The following low-level functions can be called to query about the existence of a preset (in other words, if the hardware supports that certain preset), to query details about a PAPI event, or to acquire details about all PAPI events, respectively:

 

C:

PAPI_query_event(EventCode)

PAPI_query_event_verbose(EventCode, info)

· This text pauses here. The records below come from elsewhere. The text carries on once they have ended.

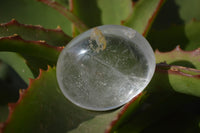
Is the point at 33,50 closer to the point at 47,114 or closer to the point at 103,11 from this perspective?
the point at 47,114

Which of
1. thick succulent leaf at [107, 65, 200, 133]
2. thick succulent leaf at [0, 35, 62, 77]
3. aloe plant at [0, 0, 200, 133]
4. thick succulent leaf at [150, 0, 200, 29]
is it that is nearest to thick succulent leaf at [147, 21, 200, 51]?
aloe plant at [0, 0, 200, 133]

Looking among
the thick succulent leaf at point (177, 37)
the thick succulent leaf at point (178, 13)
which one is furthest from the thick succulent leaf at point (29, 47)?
the thick succulent leaf at point (178, 13)

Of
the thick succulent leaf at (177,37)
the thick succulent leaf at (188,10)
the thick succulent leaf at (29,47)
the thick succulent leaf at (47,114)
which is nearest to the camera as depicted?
the thick succulent leaf at (47,114)

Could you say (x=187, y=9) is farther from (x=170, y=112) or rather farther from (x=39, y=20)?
(x=39, y=20)

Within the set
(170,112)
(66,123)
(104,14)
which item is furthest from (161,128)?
(104,14)

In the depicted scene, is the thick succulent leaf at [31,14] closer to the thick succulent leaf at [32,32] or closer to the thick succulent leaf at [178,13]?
the thick succulent leaf at [32,32]

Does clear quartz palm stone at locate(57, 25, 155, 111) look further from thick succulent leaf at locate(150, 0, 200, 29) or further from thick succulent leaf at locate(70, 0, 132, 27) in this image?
thick succulent leaf at locate(150, 0, 200, 29)
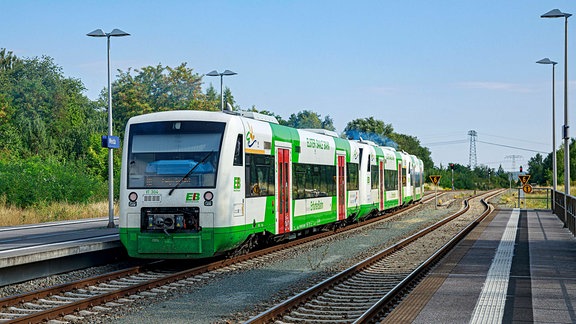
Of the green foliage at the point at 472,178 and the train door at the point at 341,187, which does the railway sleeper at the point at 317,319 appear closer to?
the train door at the point at 341,187

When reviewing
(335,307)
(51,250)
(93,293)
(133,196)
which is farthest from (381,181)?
(335,307)

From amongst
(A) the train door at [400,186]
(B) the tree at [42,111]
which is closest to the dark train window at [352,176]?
(A) the train door at [400,186]

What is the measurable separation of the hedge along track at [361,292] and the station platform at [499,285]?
0.28 m

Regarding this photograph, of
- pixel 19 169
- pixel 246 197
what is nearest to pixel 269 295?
pixel 246 197

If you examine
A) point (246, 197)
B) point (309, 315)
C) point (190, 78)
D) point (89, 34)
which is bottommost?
point (309, 315)

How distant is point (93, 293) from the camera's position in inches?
508

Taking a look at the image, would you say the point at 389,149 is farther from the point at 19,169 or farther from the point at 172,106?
the point at 172,106

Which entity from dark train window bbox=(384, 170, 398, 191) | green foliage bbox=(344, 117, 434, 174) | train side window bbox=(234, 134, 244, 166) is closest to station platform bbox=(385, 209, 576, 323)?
train side window bbox=(234, 134, 244, 166)

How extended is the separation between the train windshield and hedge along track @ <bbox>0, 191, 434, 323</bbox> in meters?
1.81

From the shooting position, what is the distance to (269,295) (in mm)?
12820

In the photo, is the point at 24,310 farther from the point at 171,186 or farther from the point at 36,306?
the point at 171,186

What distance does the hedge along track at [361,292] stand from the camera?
1079 cm

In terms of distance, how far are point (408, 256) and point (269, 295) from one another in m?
6.97

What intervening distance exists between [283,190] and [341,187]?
6474mm
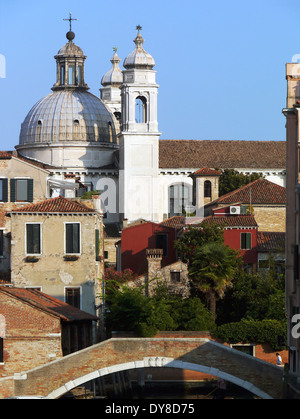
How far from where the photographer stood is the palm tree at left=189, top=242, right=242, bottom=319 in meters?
48.8

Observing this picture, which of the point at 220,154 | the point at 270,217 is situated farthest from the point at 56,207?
the point at 220,154

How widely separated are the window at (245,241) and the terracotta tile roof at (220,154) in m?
34.9

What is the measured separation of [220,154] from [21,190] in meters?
43.6

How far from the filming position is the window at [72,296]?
45.4 meters

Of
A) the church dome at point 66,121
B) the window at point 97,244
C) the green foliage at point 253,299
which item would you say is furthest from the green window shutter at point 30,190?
the church dome at point 66,121

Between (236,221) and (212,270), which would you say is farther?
(236,221)

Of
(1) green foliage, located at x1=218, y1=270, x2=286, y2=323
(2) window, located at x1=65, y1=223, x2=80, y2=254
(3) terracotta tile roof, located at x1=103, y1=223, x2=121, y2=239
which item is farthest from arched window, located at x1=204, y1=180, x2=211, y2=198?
(2) window, located at x1=65, y1=223, x2=80, y2=254

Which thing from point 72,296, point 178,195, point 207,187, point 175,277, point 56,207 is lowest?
point 72,296

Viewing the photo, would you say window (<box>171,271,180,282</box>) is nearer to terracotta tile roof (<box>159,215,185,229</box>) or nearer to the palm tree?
the palm tree

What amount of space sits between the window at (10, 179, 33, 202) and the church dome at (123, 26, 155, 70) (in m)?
40.6

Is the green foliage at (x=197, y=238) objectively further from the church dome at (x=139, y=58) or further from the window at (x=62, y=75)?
the window at (x=62, y=75)

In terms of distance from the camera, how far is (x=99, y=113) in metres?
94.2

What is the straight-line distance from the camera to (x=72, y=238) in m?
45.7

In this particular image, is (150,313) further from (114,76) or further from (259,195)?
(114,76)
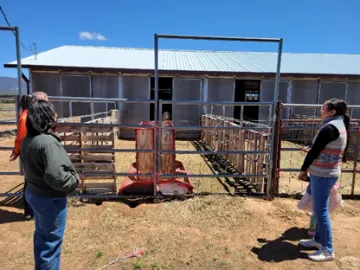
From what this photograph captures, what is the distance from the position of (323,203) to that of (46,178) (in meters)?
2.68

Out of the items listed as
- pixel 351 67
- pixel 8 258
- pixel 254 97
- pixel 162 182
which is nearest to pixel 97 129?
pixel 162 182

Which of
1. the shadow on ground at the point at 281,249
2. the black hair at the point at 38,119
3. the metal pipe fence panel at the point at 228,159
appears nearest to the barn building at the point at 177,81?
the metal pipe fence panel at the point at 228,159

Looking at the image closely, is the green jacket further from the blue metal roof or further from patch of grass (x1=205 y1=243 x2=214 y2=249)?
the blue metal roof

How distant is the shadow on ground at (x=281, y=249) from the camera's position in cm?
309

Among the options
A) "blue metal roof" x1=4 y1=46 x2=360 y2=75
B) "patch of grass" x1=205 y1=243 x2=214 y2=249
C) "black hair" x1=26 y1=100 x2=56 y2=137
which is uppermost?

PAPI_query_all_events_verbose()

 

Fortran:

PAPIF_query_event(EventCode, check)

PAPIF_query_event_verbose(EventCode, EventName, EventDescr, EventLabel, avail, EventNote, flags, check)

 

ARGUMENTS

EventCode -- a defined event, such as PAPI_TOT_INS.

EventName -- the event name, such as the preset name, PAPI_BR_CN.

EventDescr -- a descriptive string for the event of length less than PAPI_MAX_STR_LEN.

EventLabel -- a short descriptive label for the event of length less than 18 characters.

avail -- zero if the event CANNOT be counted.

EventNote -- additional text information about an event (if available).

flags -- provides additional information about an event, e.g., PAPI_DERIVED for an event derived from 2 or more other events.

Note that PAPI_query_all_events_verbose is not implemented in Fortran because it returns a C pointer to an array of C structures.

 

PAPI_query_event asks the PAPI library if the PAPI Preset event can be counted on this architecture. If the event CAN be counted, the function returns PAPI_OK. If the event CANNOT be counted, the function returns an error code. On some platforms, this function also can be used to check the syntax of a native event.

PAPI_query_event_verbose asks the PAPI library for a copy of an event descriptor. This descriptor can then be used to investigate the details about the event. In Fortran, the individual fields in the descriptor are returned as parameters.

 

PAPI_query_all_events_verbose asks the PAPI library to return a pointer to an array of event descriptors. The number of objects in the array is PAPI_MAX_PRESET_EVENTS and each object is a descriptor as returned by PAPI_query_event_verbose().